• THE PROBLEM
Print exactly the lines below between the line containing "JET FIGHTER GREETING CARD" and the line containing "Deluxe sale house", counting both of those lines. Leave pictures out.

-------- SUPPLIED ENTRIES --------

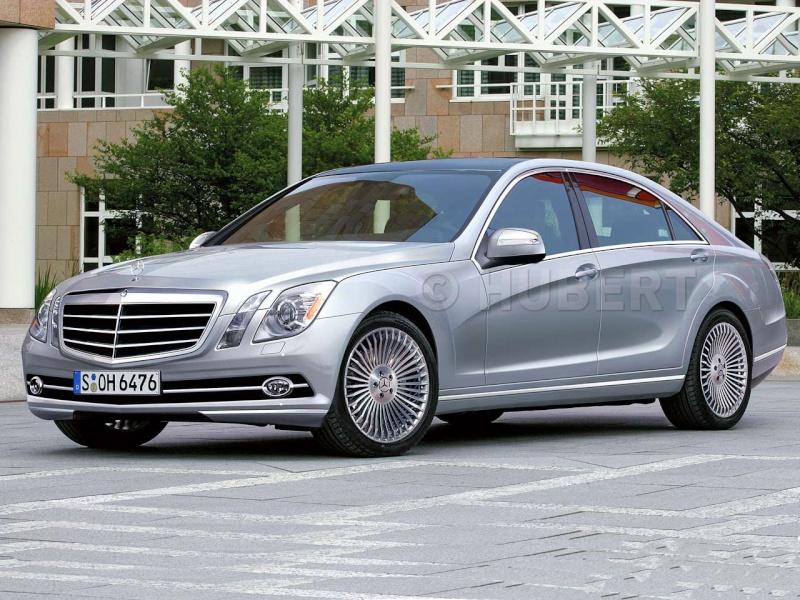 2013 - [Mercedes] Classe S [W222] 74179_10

--------
-------- SUPPLIED ENTRIES --------

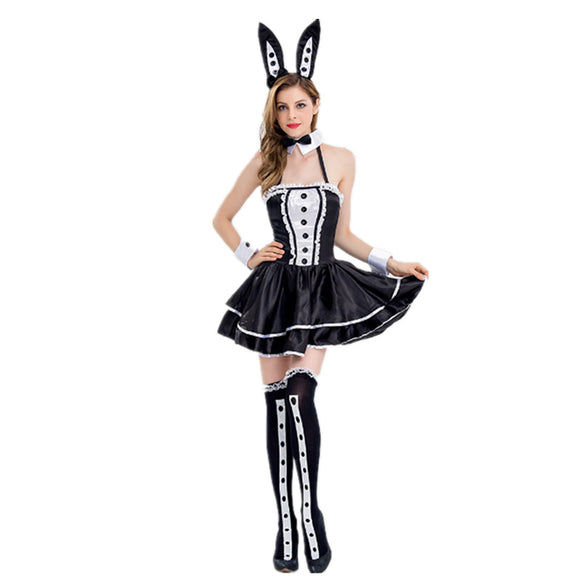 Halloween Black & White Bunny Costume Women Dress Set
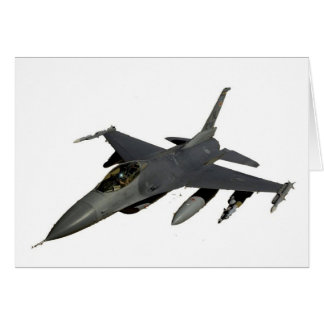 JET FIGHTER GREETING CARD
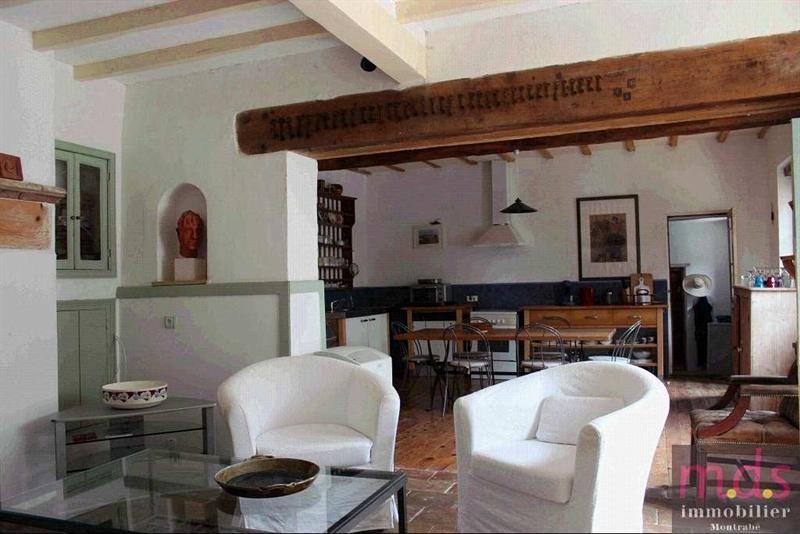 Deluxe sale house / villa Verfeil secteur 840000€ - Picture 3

--------
-------- SUPPLIED ENTRIES --------

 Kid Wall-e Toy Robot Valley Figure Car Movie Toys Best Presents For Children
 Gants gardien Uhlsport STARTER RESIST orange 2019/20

--------

• RESPONSE AREA
 JET FIGHTER GREETING CARD
 Deluxe sale house / villa Verfeil secteur 840000€ - Picture 3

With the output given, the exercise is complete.